When the JCAHO undertook its indicator monitoring project more than seven years and several million dollars ago, it seemed a timely move to assist in the development of standards to measure quality at the nation's 6,000 hospitals.
But healthcare has changed greatly in the interim and, as problems with the Joint Commission's effort have become evident, the indicator project has been spurned by some influential hospitals and payers. By waiting too long to seek wider advice from users of the system, the organization's leadership has left itself open to accusations that the program's main purpose is to serve as a cash cow for the JCAHO.
From the beginning, hospitals that participated in alpha and beta tests for the project have complained about the administrative and cost hassles involved in developing the indicators, but the Joint Commission turned a deaf ear. Its answer has been that disgruntled hospitals were naive, didn't understand the commitment required and ultimately would find the system useful.
But most of those who stuck with the program through the testing phase discovered something more distressing than high costs and administrative hassles. They found that using the indicators didn't help improve care, which is their avowed purpose. Many hospitals that have advanced quality-improvement efforts under way say they find the commission program inferior to others they have used.
The Joint Commission also has failed badly in its attempt to explain the appeal of its system to the employers who foot most of the healthcare bill. In fact, many payers and managed-care organizations have ventured out on their own to develop "report cards" or to work with groups like the National Committee for Quality Assurance. The lack of coordination in the development of standards of compliance and performance measurement projects is an egregious failure on the part of all those working to improve outcomes measurement.
By failing to address payer concerns and charting a solitary course, the commission has missed an opportunity to reduce overlap and duplication of effort. As a result, obscenely large amounts of money are being devoted to the JCAHO indicator project. Hospitals already have borne the primary burden for research and development, and the JCAHO's plan is to saddle hospitals with the fees for operating the system without any guarantees of lower surveying prices. The fact that this unfair financial hardship was conceived with the tacit approval of the industry's trade association is unsettling.
Hospitals shouldn't be the primary means of financial support for the indicator project, especially because the JCAHO says its primary customer has changed from hospitals to employers, payers and the public. To the extent that hospitals are footing the bill, the Joint Commission needs to be a better steward of their funds. It's unseemly in this era of cost constraints to have the Joint Commission building a $23 million office complex in a posh Chicago suburb. Such accoutrements may confer prestige and protect against rent increases, but they have nothing to do with ensuring improved outcomes measurement and patient care by providers.

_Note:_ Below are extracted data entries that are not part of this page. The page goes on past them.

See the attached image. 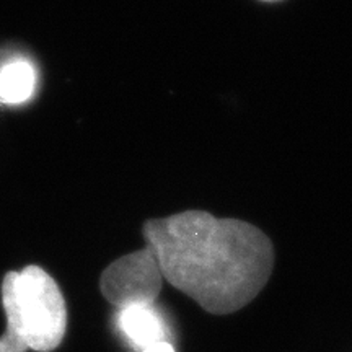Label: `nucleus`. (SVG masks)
Instances as JSON below:
<instances>
[{
  "mask_svg": "<svg viewBox=\"0 0 352 352\" xmlns=\"http://www.w3.org/2000/svg\"><path fill=\"white\" fill-rule=\"evenodd\" d=\"M267 2H271V0H267Z\"/></svg>",
  "mask_w": 352,
  "mask_h": 352,
  "instance_id": "7",
  "label": "nucleus"
},
{
  "mask_svg": "<svg viewBox=\"0 0 352 352\" xmlns=\"http://www.w3.org/2000/svg\"><path fill=\"white\" fill-rule=\"evenodd\" d=\"M142 352H175V349L170 342H160V344L148 347V349H145Z\"/></svg>",
  "mask_w": 352,
  "mask_h": 352,
  "instance_id": "6",
  "label": "nucleus"
},
{
  "mask_svg": "<svg viewBox=\"0 0 352 352\" xmlns=\"http://www.w3.org/2000/svg\"><path fill=\"white\" fill-rule=\"evenodd\" d=\"M164 276L151 246L126 254L101 274V294L118 310L132 305H152L162 290Z\"/></svg>",
  "mask_w": 352,
  "mask_h": 352,
  "instance_id": "3",
  "label": "nucleus"
},
{
  "mask_svg": "<svg viewBox=\"0 0 352 352\" xmlns=\"http://www.w3.org/2000/svg\"><path fill=\"white\" fill-rule=\"evenodd\" d=\"M7 329L0 352H50L64 340L67 308L56 280L39 266L8 272L2 284Z\"/></svg>",
  "mask_w": 352,
  "mask_h": 352,
  "instance_id": "2",
  "label": "nucleus"
},
{
  "mask_svg": "<svg viewBox=\"0 0 352 352\" xmlns=\"http://www.w3.org/2000/svg\"><path fill=\"white\" fill-rule=\"evenodd\" d=\"M144 236L164 279L214 315L254 300L274 266L272 243L259 228L204 210L148 220Z\"/></svg>",
  "mask_w": 352,
  "mask_h": 352,
  "instance_id": "1",
  "label": "nucleus"
},
{
  "mask_svg": "<svg viewBox=\"0 0 352 352\" xmlns=\"http://www.w3.org/2000/svg\"><path fill=\"white\" fill-rule=\"evenodd\" d=\"M116 324L132 347L140 352L168 342V328L160 310L153 305H132L118 310Z\"/></svg>",
  "mask_w": 352,
  "mask_h": 352,
  "instance_id": "4",
  "label": "nucleus"
},
{
  "mask_svg": "<svg viewBox=\"0 0 352 352\" xmlns=\"http://www.w3.org/2000/svg\"><path fill=\"white\" fill-rule=\"evenodd\" d=\"M36 88V70L23 57L8 60L0 67V101L20 104L32 98Z\"/></svg>",
  "mask_w": 352,
  "mask_h": 352,
  "instance_id": "5",
  "label": "nucleus"
}]
</instances>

Finally, it's a misuse of authority for the Joint Commission to require mandatory hospital participation in the indicator program. Hospitals that want "deemed status" to be eligible for Medicare funds feel coerced into participating in a program they see as inferior. We've frequently railed against government regulation that stifles innovation. It's no more comforting to observe a tax-exempt organization governing by fiat.
If the indicator monitoring program is valuable, it should prove itself in competition with other quality programs.

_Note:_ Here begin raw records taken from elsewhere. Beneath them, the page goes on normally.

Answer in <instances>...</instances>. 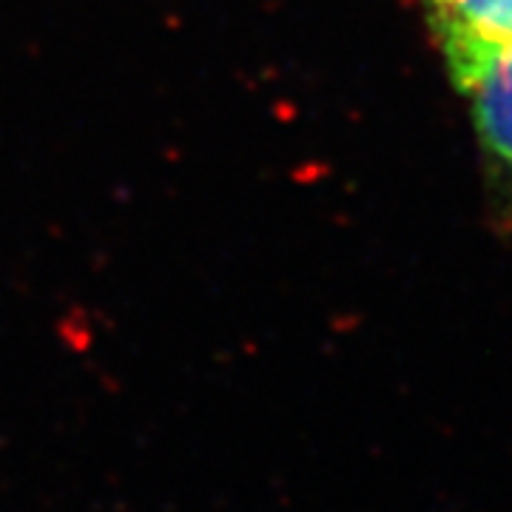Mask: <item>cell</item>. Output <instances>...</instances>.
<instances>
[{
  "label": "cell",
  "instance_id": "obj_1",
  "mask_svg": "<svg viewBox=\"0 0 512 512\" xmlns=\"http://www.w3.org/2000/svg\"><path fill=\"white\" fill-rule=\"evenodd\" d=\"M493 188L512 205V40L439 46Z\"/></svg>",
  "mask_w": 512,
  "mask_h": 512
},
{
  "label": "cell",
  "instance_id": "obj_2",
  "mask_svg": "<svg viewBox=\"0 0 512 512\" xmlns=\"http://www.w3.org/2000/svg\"><path fill=\"white\" fill-rule=\"evenodd\" d=\"M439 46L512 40V0H421Z\"/></svg>",
  "mask_w": 512,
  "mask_h": 512
}]
</instances>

Commission President Dennis O'Leary, M.D., believes his organization is addressing the concerns of hospitals, payers and the public. But Dr. O'Leary and the Joint Commission board need to better respond to issues raised by hospitals, payers and a public concerned about quality measurement.
The most valuable role the JCAHO could play would be to provide a stamp of approval for whatever quality process each hospital or system chooses. Such a process would encourage facilities to innovate. Healthcare doesn't need another huge, costly bureaucracy that stifles creativity and further stalls the long-overdue process of measuring and improving quality.